Previously, there was a theory that revealed the selfishness of the brain. It was published in 2004 in the journal Neuroscience & Biobehavioral Reviews.
The study reveals that the brain prioritizes itself, such as allocating energy and resources to oneself over other parts of the body. However, the proof is only done by Longman.
"The idea (published in the 2004 journal) was tested with 62 male athletes from Cambridge University doing three tasks," he told the Livescience journalist as quoted on Monday (23/10/2017).
First, they had to row hard on a rowing machine for three minutes. A week later, they were asked to sit on the same machine to complete a memory test. Here they have to remember 75 words they can.
In the third week, they have to do both at once. When men are in an exercise machine, they can not remember many words. In contrast to when they relax.
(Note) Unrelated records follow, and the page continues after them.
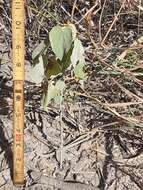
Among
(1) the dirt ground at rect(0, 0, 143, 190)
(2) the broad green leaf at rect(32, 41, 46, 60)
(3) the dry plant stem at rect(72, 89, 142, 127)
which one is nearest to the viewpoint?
(2) the broad green leaf at rect(32, 41, 46, 60)

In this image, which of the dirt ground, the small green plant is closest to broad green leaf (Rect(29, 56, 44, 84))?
the small green plant

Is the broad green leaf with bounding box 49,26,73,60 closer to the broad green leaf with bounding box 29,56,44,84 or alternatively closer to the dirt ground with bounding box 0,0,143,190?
the broad green leaf with bounding box 29,56,44,84

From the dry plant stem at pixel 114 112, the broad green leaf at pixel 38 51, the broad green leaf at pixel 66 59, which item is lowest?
the dry plant stem at pixel 114 112

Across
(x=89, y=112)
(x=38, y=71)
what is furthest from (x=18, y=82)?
(x=89, y=112)

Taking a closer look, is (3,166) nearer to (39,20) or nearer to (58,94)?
(58,94)

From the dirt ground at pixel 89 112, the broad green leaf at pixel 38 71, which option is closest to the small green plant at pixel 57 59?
the broad green leaf at pixel 38 71

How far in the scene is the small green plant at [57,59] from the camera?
1293 mm

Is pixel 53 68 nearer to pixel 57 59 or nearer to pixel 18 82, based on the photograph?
pixel 57 59

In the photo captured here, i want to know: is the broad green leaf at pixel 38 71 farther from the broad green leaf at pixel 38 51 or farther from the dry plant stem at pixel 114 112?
the dry plant stem at pixel 114 112

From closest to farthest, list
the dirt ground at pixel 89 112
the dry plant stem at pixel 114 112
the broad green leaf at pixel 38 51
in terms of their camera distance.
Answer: the broad green leaf at pixel 38 51
the dirt ground at pixel 89 112
the dry plant stem at pixel 114 112

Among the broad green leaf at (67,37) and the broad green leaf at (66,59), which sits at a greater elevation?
the broad green leaf at (67,37)

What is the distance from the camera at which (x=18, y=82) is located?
51.6 inches

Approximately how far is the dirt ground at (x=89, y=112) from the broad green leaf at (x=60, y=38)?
34 centimetres

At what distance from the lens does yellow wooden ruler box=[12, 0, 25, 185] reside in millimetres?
1235
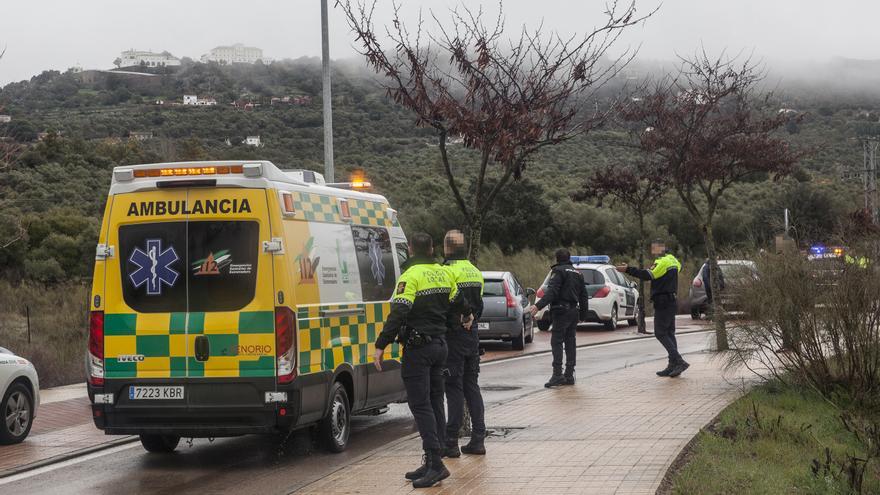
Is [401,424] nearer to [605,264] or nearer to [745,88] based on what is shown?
[745,88]

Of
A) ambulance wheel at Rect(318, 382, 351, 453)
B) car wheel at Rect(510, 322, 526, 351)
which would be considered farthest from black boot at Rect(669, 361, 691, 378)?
car wheel at Rect(510, 322, 526, 351)

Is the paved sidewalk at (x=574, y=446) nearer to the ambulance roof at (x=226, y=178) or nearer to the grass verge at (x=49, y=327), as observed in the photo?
the ambulance roof at (x=226, y=178)

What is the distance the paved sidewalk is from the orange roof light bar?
2.61 meters

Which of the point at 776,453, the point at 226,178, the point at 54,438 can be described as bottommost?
the point at 776,453

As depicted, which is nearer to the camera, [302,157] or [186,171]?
[186,171]

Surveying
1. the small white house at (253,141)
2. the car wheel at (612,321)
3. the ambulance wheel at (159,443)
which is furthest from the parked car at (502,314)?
the small white house at (253,141)

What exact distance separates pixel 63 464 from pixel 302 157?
4038 cm

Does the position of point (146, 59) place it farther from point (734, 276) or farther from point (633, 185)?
point (734, 276)

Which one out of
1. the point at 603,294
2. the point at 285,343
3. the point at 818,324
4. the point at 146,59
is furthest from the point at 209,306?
the point at 146,59

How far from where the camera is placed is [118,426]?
959cm

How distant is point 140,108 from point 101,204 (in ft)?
94.0

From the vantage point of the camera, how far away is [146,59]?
287ft

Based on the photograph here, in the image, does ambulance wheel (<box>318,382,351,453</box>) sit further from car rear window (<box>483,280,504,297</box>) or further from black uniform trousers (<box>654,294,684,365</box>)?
car rear window (<box>483,280,504,297</box>)

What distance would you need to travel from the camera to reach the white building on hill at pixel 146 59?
84.3 meters
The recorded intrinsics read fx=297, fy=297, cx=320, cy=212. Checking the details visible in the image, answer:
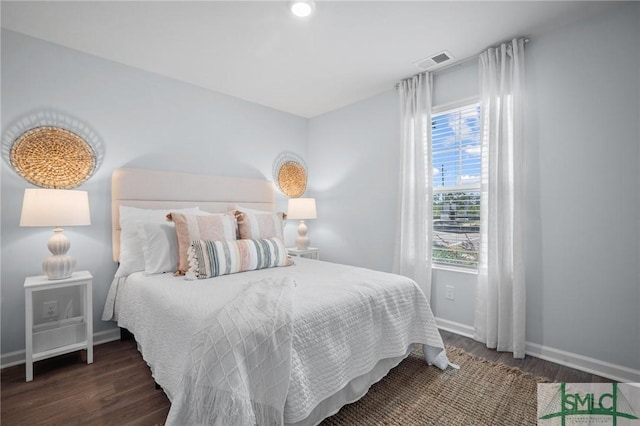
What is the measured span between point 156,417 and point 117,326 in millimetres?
1401

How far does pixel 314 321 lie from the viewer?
1497 millimetres

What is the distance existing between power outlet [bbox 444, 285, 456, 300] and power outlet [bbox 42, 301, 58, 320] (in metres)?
→ 3.44

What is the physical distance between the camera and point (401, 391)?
1.86 meters

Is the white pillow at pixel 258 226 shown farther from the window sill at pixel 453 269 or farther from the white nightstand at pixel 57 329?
the window sill at pixel 453 269

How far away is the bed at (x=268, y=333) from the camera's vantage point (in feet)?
3.92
However, the decrease in strength in exercise is much greater than that of cognitive abilities. When men can only remember about 9.7% of the word, their physical power output drops to 12.5%.
"The decline in physical labor occurs because the brain and muscles share the same limited resources, not because they are distracted or choose to focus solely on the task of remembering words," Longman explains.
From here, it is known that the human brain is an enormous energy sucker and even takes up a fifth of the body's fuel supply.
In the journal, Longman and colleagues also wrote that the brain will continue to defend itself, even when other bodies fail.
"The selfish nature of the brain has been observed in the unique preservation of the brain, the body is wasted on those with long-term malnourishment and hunger, also in children born with limited growth," Longman said.